→ **DATA SUPPLIED**

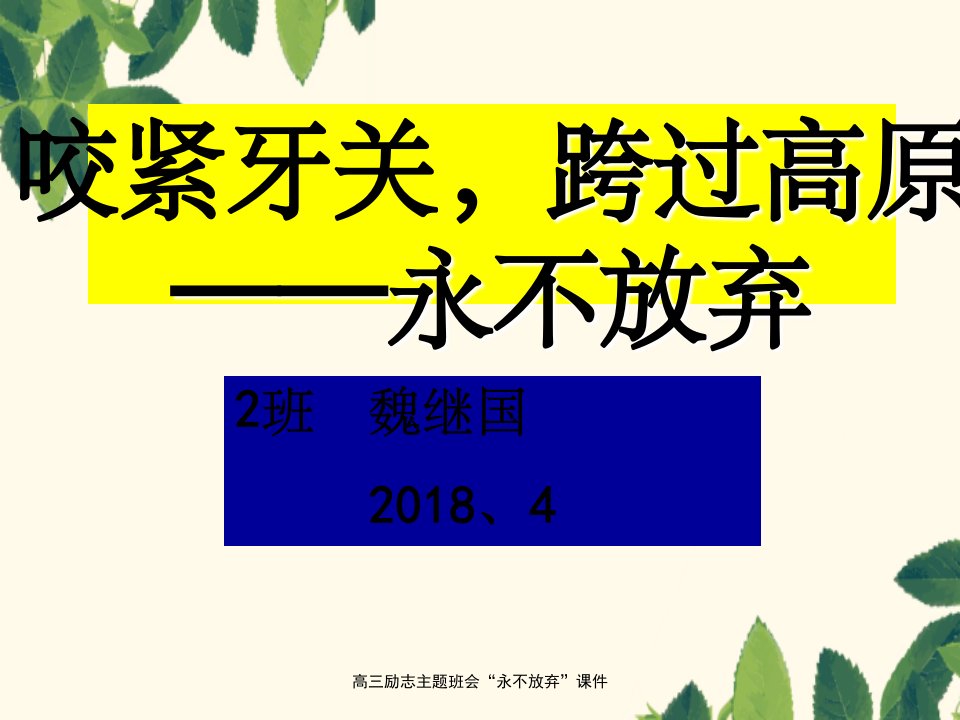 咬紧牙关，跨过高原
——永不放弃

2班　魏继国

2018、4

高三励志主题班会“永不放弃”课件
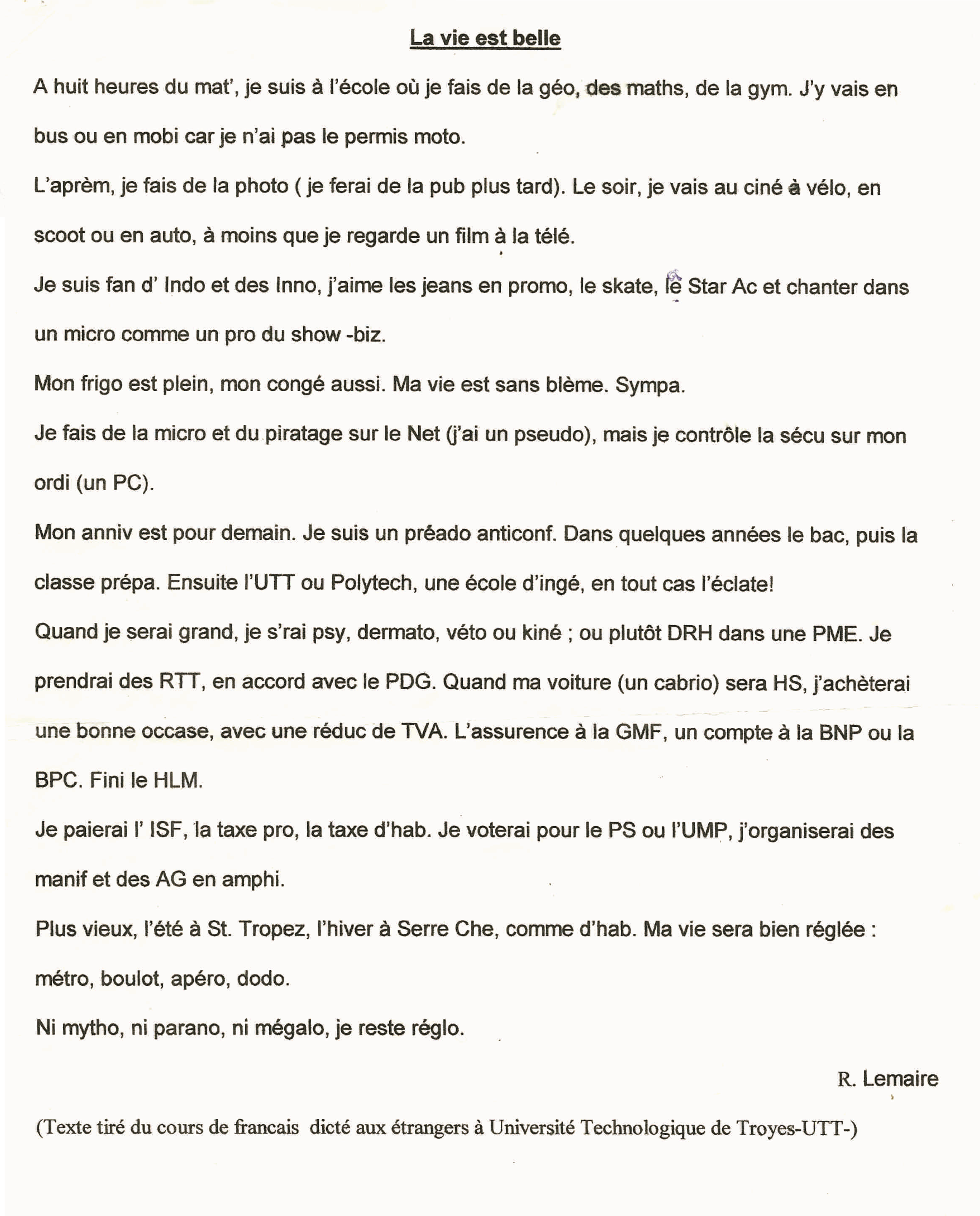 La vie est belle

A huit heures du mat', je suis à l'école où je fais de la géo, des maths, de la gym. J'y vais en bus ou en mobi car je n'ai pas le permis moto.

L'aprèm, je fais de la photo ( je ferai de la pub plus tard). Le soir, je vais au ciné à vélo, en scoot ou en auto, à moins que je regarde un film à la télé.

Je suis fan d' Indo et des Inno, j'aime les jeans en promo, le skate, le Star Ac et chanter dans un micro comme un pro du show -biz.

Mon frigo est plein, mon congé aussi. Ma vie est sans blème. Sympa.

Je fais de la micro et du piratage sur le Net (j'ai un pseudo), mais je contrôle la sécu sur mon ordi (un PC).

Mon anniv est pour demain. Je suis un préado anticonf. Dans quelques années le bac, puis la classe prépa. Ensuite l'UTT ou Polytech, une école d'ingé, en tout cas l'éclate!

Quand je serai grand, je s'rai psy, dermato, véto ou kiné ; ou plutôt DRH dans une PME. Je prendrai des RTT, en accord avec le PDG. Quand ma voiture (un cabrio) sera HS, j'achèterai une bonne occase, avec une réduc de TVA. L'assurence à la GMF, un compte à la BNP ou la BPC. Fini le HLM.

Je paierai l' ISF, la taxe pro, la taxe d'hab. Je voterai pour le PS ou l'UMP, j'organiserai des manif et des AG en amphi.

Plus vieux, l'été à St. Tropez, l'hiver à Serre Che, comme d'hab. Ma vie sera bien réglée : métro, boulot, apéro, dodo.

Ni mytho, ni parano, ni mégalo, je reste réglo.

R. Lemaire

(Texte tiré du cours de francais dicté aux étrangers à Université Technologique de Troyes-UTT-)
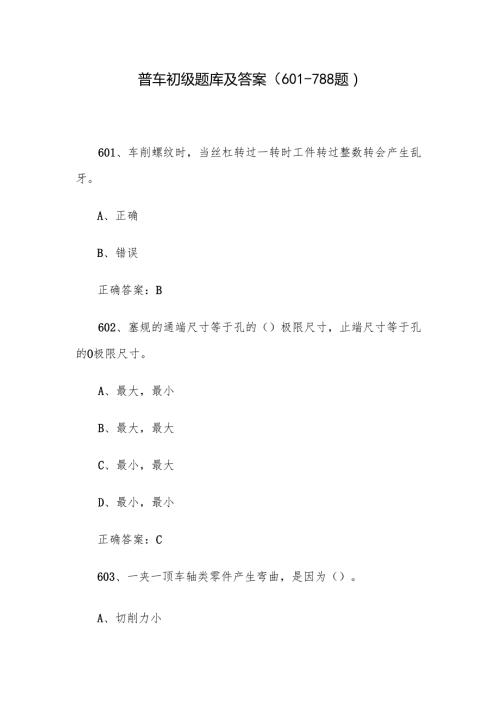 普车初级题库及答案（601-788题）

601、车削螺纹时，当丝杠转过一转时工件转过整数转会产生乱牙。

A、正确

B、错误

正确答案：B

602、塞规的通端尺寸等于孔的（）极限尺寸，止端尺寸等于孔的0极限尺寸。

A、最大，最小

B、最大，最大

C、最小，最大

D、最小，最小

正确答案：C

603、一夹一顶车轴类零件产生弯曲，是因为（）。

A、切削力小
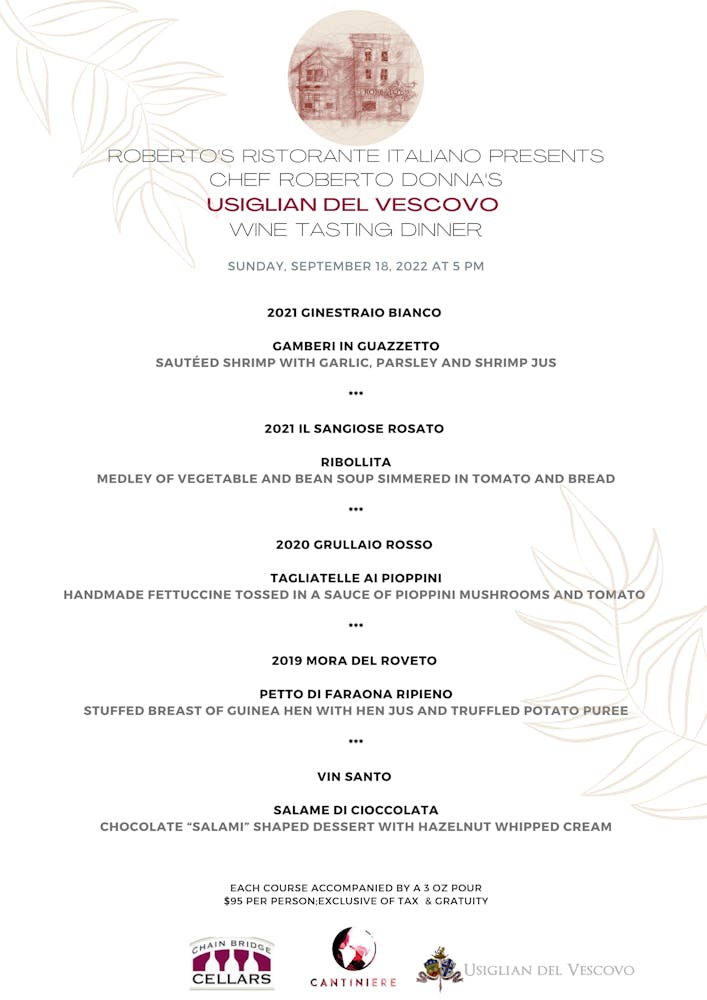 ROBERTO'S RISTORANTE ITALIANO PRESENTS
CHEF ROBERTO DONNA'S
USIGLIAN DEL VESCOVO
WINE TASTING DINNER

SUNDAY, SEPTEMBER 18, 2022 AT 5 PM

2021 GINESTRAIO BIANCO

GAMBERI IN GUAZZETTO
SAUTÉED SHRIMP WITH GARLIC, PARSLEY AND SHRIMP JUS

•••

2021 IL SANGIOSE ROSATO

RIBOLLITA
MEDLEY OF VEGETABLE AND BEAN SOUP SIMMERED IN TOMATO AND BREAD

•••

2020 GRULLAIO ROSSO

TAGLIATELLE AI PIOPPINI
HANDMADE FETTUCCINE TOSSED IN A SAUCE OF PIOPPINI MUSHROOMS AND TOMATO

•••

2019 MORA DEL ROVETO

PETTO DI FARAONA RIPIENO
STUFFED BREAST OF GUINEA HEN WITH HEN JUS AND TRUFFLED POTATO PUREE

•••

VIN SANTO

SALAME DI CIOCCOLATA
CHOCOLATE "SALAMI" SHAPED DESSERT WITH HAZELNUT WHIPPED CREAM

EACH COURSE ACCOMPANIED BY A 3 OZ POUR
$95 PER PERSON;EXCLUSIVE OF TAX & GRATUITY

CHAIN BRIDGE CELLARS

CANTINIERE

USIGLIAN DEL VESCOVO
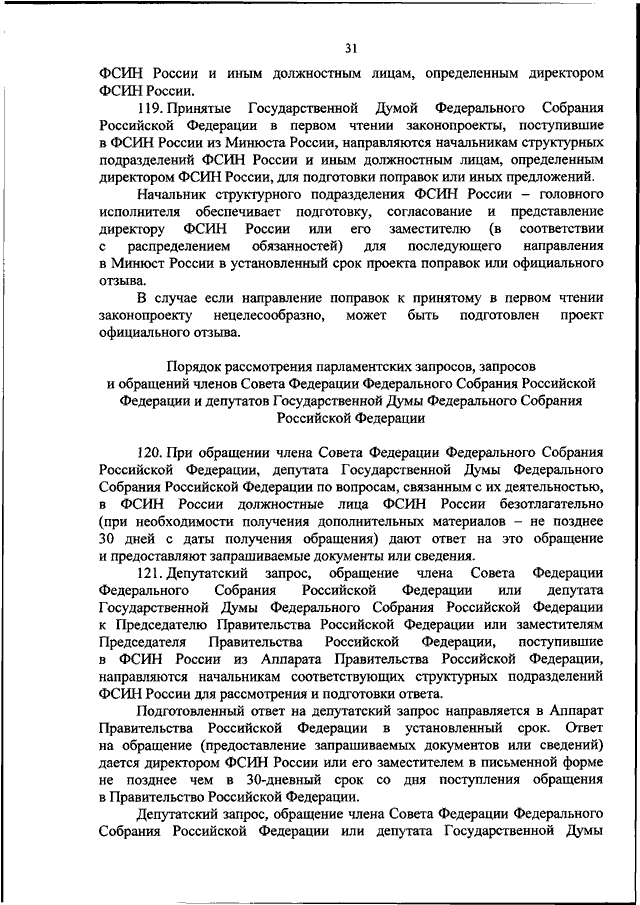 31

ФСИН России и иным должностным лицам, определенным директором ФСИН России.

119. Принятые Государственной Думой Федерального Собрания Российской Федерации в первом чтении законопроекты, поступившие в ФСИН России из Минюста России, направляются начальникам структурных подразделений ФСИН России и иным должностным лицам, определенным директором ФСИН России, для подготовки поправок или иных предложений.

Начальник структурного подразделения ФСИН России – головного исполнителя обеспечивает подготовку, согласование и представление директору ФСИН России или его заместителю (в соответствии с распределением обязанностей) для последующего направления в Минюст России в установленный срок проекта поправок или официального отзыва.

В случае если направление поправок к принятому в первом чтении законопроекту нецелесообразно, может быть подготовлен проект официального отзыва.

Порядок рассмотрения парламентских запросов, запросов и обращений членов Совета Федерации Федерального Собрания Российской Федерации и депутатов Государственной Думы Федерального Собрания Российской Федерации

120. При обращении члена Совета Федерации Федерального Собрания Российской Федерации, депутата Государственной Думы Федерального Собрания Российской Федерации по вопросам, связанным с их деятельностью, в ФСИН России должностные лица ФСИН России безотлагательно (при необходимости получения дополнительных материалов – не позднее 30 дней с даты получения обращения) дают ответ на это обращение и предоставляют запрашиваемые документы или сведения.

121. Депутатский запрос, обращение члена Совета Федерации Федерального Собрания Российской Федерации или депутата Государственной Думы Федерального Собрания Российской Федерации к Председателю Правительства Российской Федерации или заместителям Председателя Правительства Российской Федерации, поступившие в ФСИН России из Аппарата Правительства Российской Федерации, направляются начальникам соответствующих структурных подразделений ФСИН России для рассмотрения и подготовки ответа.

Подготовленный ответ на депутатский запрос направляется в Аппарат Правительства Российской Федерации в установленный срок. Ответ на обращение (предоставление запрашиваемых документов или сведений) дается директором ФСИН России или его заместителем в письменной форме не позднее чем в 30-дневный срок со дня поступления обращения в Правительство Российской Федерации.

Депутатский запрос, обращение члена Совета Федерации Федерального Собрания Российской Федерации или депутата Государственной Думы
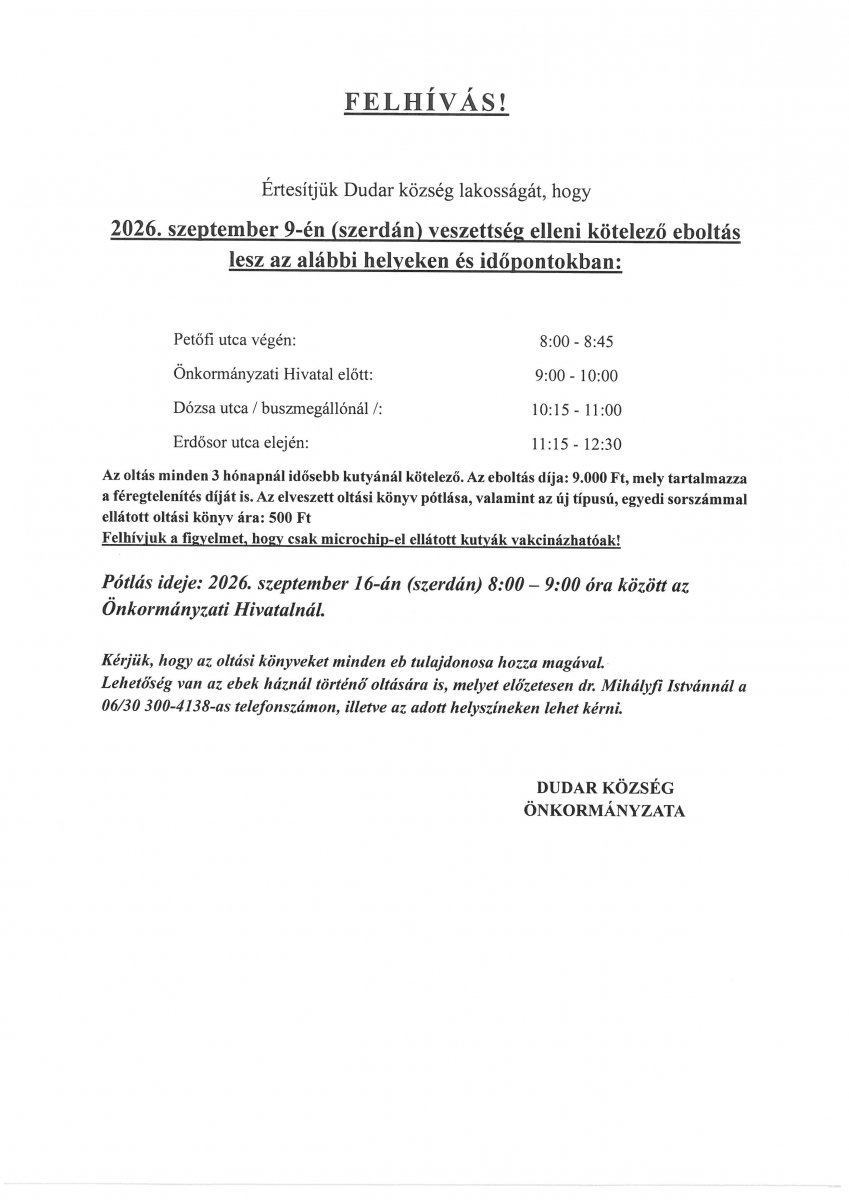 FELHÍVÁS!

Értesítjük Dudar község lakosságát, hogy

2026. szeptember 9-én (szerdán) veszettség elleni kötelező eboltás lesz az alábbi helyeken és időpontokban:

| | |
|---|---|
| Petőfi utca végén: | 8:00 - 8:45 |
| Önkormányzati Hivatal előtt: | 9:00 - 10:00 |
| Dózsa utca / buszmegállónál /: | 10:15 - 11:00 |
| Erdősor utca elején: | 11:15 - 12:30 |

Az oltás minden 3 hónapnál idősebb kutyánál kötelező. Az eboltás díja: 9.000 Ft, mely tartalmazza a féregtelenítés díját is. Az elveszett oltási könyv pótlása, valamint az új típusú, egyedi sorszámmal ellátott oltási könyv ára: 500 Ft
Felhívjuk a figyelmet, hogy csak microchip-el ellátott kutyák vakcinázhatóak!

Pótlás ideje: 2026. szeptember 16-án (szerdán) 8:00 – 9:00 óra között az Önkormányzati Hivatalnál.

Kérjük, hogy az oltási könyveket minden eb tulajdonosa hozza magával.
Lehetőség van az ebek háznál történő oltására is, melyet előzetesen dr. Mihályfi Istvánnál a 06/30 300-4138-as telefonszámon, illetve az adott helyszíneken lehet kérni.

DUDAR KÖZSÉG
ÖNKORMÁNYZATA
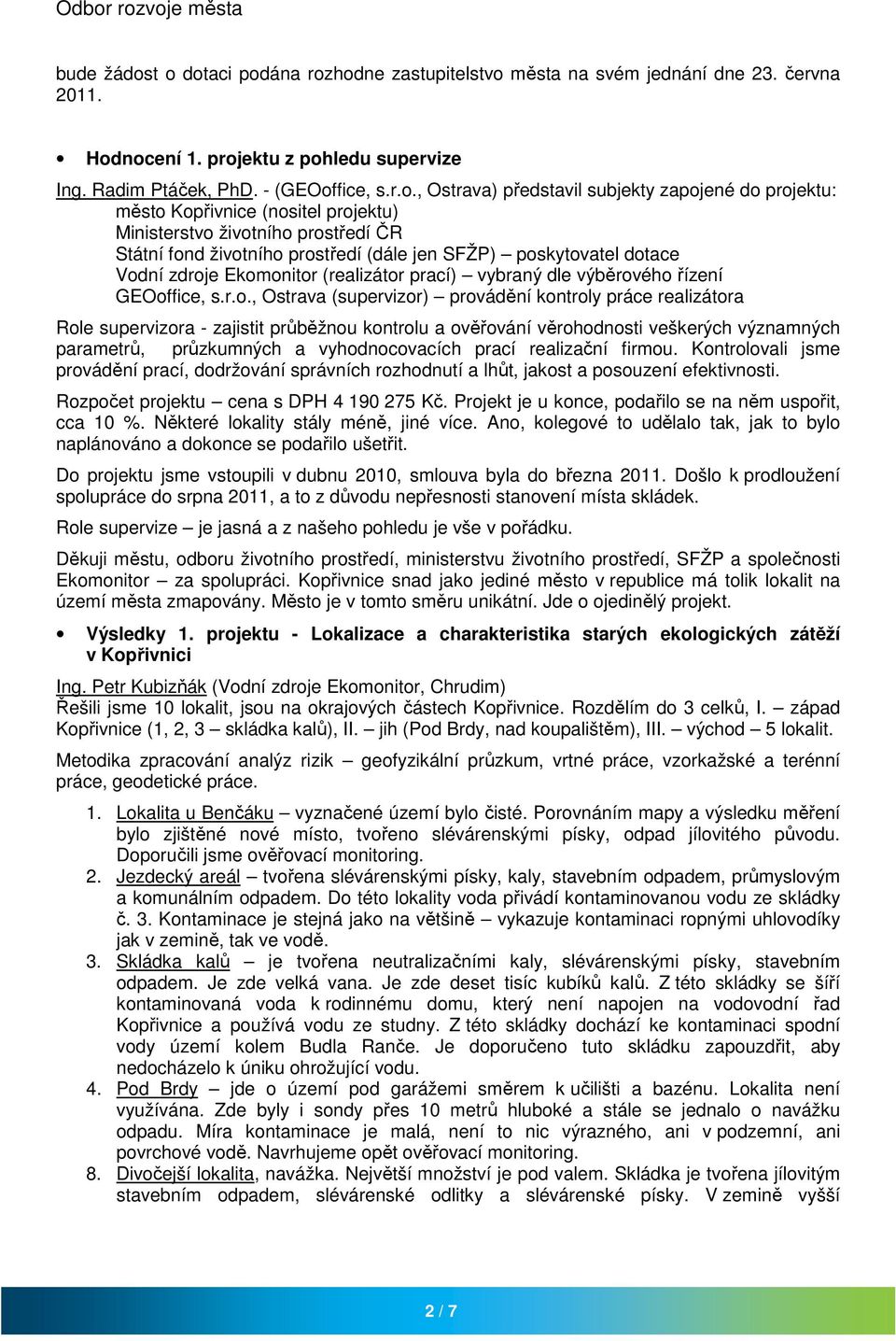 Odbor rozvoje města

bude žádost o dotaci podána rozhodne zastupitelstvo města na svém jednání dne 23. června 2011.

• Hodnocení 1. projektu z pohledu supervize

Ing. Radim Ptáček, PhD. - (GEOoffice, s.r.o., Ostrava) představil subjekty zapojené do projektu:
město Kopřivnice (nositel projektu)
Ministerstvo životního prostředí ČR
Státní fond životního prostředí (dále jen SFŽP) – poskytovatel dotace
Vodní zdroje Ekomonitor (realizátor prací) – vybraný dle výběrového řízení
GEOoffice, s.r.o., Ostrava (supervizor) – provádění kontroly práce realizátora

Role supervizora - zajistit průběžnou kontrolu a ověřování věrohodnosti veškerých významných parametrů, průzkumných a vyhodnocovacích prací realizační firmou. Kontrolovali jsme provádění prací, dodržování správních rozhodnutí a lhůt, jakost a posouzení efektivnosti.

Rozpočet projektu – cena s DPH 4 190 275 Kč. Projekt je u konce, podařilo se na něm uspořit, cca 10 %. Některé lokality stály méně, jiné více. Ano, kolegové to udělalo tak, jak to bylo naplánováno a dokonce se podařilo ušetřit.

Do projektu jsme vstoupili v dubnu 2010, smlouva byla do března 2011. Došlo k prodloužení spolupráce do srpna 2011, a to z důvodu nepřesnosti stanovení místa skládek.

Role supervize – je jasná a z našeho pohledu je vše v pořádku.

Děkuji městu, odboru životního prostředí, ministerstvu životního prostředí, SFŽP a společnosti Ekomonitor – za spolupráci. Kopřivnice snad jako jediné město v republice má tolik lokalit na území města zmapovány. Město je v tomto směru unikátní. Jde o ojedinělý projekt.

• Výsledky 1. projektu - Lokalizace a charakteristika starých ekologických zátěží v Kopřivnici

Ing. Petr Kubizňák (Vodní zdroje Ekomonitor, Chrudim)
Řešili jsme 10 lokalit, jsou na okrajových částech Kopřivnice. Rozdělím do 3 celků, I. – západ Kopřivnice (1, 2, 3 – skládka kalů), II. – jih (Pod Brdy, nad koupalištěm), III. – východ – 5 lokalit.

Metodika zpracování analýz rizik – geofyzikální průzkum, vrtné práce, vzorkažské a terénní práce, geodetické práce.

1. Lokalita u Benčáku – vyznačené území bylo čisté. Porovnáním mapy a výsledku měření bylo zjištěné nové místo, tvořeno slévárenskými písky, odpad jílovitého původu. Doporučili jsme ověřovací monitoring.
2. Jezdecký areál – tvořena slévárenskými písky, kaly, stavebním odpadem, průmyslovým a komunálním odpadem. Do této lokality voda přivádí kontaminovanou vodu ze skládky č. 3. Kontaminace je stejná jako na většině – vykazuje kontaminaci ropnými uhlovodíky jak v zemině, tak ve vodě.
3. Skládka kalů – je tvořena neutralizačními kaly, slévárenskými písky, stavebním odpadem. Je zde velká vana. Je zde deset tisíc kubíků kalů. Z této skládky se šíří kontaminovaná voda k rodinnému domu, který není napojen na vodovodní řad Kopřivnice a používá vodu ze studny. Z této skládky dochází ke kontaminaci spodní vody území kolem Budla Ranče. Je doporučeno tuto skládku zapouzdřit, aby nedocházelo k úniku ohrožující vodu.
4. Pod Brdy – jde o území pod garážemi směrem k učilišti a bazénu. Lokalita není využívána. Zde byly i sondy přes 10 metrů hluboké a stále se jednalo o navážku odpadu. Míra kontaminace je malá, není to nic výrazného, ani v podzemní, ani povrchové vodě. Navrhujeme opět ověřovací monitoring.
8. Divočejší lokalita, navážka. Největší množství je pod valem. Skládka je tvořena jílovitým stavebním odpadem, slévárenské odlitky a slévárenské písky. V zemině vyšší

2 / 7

→ **WHAT TO WORK ON**
Above are the records; copy exactly the lines from the line with "SAUTÉED SHRIMP WITH" through the line with "PETTO DI FARAONA RIPIENO", both included.

→ **RESULT FOR THIS TASK**
SAUTÉED SHRIMP WITH GARLIC, PARSLEY AND SHRIMP JUS

•••

2021 IL SANGIOSE ROSATO

RIBOLLITA
MEDLEY OF VEGETABLE AND BEAN SOUP SIMMERED IN TOMATO AND BREAD

•••

2020 GRULLAIO ROSSO

TAGLIATELLE AI PIOPPINI
HANDMADE FETTUCCINE TOSSED IN A SAUCE OF PIOPPINI MUSHROOMS AND TOMATO

•••

2019 MORA DEL ROVETO

PETTO DI FARAONA RIPIENO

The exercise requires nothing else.